The confiscated consignment consisted three kilogrammes of heroin worth more than a million roubles

MOSCOW, July 09, /ITAR-TASS/. Russia’s Federal Drug Control Service (FSKN) working in cooperation with Kazakhstani forces closed an Afghan heroin trail to Siberia and confiscated 36 kilogrammes of the drug in late June, the Russian service said on Wednesday.

Narcotics disguised as consumer goods were bound for Novosibirsk region in a pattern of regular trading, officials said.

The confiscated consignment consisted three kilogrammes of heroin worth more than a million roubles. The drug was peddled through caches.

The haul bore the sign of a lion and was tied with an Arabic ligature, officers said.

According to Itar-Tass sources, batches bearing a similar ‘trademark’ - the sign of a lion, a globe and a flying bird with an Arabic ligature around - have caught the attention of Russia's special agencies twice in recent years: in May 2010 in the Urals and in 2009 in the Orenburg region bordering on Kazakhstan when a large transit batch of high-purity heroin was arrested.

In Afghanistan production of narcotics is skyrocketing, with a 400% increase in the past ten years, the FSKN says.

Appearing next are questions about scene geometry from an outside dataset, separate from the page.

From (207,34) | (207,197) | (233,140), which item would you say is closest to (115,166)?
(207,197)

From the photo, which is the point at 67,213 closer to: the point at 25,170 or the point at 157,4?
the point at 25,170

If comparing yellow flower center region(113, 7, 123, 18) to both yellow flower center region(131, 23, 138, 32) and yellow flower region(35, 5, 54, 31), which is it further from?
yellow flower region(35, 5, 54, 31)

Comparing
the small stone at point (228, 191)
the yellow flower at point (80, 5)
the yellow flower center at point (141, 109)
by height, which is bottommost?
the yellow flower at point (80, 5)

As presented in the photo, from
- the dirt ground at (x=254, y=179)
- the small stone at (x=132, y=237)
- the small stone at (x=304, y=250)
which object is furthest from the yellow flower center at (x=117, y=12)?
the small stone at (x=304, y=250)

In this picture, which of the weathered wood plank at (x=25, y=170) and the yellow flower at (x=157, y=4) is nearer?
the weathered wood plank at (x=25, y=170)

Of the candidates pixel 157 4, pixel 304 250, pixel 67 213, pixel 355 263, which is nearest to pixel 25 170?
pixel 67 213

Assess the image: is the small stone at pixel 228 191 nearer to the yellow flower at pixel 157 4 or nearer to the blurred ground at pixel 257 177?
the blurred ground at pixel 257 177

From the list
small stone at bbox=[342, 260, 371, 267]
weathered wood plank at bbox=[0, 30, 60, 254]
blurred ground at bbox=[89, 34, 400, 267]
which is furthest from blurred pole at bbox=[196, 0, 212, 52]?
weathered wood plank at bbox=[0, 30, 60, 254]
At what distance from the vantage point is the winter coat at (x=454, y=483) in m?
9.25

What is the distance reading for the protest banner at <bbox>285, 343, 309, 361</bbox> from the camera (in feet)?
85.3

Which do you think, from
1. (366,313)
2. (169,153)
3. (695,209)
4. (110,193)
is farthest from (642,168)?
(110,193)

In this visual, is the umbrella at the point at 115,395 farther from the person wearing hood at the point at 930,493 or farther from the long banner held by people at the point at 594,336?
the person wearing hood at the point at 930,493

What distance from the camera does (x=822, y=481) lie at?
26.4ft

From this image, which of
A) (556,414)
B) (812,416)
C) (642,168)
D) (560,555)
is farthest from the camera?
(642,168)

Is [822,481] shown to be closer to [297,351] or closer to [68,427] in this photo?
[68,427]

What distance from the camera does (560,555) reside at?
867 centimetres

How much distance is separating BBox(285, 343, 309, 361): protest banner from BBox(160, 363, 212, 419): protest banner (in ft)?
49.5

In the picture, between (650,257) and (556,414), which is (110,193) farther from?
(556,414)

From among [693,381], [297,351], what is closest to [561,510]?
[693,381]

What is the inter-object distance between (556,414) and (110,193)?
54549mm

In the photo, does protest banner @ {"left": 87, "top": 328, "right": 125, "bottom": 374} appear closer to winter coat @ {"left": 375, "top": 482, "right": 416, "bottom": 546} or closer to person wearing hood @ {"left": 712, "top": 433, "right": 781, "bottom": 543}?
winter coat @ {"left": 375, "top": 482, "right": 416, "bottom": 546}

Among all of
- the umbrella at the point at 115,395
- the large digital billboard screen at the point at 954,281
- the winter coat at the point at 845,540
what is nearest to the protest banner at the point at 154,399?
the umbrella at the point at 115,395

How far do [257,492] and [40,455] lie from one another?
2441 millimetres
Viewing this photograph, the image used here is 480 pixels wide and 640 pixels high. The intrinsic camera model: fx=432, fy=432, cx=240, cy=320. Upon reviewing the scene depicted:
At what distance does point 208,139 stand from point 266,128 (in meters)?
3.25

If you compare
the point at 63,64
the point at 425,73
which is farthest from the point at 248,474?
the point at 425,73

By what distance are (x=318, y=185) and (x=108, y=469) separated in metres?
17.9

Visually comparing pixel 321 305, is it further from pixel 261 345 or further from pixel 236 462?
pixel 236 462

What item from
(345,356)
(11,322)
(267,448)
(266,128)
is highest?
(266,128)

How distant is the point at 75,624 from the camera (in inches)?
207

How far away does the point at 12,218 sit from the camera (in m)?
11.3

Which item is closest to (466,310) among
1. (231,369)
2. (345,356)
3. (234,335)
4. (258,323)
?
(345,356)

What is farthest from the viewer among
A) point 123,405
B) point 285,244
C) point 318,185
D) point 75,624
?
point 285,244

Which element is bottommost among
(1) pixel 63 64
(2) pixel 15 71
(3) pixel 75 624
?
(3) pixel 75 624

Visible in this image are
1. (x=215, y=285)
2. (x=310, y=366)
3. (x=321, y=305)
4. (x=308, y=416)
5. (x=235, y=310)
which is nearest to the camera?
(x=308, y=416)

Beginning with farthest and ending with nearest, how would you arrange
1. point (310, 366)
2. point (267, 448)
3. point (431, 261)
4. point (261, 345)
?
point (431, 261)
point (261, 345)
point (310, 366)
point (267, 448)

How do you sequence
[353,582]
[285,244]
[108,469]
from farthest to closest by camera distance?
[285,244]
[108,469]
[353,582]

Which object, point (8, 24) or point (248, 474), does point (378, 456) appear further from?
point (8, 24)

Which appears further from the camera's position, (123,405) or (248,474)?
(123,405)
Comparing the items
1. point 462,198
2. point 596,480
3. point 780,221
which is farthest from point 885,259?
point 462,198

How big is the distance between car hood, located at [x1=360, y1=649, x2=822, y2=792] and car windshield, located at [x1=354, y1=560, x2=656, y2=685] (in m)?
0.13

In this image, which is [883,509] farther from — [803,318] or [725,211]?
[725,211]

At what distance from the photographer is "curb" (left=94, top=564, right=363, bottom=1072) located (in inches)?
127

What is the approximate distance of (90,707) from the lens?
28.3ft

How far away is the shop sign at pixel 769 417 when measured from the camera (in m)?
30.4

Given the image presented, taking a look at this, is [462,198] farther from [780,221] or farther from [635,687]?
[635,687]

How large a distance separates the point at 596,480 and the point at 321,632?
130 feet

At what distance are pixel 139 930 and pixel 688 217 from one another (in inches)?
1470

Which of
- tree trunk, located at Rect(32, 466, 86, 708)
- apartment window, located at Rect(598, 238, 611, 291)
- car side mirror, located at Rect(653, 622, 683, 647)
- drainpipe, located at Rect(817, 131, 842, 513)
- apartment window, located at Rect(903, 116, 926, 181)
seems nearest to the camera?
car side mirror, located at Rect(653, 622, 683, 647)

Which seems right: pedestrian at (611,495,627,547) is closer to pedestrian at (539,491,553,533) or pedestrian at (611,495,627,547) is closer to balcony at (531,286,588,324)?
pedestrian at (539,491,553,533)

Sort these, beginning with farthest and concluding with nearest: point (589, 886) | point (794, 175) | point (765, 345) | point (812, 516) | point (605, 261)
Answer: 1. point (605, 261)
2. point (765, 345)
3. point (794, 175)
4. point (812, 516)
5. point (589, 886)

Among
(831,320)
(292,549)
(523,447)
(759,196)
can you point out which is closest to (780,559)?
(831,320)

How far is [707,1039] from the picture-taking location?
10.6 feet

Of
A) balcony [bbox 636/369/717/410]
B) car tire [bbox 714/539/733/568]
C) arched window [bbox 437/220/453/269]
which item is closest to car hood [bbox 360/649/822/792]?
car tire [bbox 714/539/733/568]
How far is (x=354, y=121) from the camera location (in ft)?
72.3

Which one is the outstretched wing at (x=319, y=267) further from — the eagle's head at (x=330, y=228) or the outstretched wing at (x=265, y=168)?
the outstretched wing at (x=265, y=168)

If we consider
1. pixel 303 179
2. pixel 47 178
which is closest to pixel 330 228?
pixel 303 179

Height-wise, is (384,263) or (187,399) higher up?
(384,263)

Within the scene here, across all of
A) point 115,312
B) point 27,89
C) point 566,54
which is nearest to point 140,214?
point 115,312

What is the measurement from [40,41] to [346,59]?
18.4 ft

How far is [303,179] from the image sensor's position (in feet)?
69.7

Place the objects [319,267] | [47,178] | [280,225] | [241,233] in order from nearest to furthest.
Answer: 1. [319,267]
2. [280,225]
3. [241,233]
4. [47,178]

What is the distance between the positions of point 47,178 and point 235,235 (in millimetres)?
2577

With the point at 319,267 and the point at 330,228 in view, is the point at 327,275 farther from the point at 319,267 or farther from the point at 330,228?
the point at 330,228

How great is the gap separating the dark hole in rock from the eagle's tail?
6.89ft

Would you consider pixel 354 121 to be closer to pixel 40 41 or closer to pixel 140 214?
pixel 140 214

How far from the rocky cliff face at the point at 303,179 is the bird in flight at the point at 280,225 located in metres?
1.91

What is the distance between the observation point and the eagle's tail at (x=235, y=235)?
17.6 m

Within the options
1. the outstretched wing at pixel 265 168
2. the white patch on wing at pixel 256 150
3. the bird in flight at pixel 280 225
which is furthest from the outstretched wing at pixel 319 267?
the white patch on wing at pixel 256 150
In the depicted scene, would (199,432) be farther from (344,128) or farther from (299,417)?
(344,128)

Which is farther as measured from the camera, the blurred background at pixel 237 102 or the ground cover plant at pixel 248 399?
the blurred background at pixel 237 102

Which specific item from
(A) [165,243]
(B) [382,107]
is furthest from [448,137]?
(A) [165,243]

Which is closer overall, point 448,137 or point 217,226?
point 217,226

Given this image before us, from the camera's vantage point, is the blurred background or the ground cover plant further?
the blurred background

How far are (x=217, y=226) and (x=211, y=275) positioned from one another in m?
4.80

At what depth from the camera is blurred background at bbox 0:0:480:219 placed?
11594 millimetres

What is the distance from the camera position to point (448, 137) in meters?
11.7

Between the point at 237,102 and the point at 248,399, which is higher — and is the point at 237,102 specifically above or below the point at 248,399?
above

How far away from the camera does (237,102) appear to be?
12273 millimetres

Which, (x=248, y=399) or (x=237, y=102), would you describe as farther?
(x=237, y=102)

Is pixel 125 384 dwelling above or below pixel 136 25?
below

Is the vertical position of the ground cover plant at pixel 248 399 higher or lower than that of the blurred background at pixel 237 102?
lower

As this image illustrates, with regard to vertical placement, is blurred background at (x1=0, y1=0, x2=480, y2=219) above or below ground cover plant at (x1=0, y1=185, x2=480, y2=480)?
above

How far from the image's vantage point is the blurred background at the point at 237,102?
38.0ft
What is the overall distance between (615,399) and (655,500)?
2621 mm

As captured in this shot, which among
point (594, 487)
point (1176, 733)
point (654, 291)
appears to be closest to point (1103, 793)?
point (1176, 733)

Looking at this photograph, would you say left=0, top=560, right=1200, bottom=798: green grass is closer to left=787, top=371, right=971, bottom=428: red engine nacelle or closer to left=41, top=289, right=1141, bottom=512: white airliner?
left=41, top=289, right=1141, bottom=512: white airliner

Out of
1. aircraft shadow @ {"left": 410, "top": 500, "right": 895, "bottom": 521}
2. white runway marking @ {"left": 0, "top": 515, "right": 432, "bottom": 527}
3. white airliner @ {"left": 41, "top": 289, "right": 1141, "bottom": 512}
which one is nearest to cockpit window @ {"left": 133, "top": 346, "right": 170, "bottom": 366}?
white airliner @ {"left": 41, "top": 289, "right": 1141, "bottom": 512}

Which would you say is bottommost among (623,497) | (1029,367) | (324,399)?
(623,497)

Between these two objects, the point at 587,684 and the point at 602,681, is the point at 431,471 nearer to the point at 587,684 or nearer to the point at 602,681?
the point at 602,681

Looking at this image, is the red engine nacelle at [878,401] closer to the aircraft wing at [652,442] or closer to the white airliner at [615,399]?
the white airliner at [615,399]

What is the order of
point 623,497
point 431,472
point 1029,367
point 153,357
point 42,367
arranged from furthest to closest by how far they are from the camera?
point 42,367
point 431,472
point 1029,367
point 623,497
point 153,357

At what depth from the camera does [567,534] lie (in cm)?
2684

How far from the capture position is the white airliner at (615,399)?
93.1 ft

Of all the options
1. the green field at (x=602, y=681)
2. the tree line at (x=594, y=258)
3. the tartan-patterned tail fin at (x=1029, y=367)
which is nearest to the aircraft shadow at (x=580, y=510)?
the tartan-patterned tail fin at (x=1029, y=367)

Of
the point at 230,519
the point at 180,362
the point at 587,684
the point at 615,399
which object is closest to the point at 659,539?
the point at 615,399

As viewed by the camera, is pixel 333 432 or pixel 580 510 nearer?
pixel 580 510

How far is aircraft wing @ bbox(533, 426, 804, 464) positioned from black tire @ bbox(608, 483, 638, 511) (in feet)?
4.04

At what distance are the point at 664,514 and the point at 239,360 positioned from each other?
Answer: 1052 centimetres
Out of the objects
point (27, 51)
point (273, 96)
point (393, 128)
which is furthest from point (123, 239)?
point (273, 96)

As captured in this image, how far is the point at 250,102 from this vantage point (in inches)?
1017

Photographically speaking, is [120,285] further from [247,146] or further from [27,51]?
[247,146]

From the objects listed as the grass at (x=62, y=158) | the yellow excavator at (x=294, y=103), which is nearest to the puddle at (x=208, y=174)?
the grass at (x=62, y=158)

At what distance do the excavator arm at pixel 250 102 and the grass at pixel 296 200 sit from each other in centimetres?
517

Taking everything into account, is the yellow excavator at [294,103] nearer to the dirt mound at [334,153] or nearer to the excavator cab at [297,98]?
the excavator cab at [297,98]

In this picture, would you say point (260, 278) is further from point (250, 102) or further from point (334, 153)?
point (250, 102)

Year on year, up to 90% of of the global supply of opiates are fabricated there, constituting 150 billion single doses.

Thus, drugs production has surged drastically after the NATO international contingent was deployed in Afghanistan in 2001.

In April 2014, the Russian anti-drugs chief, Viktor Ivanov, said: “Today the world and Russia are inheriting the global-scale production of narcotics nurtured by NATO and the United States.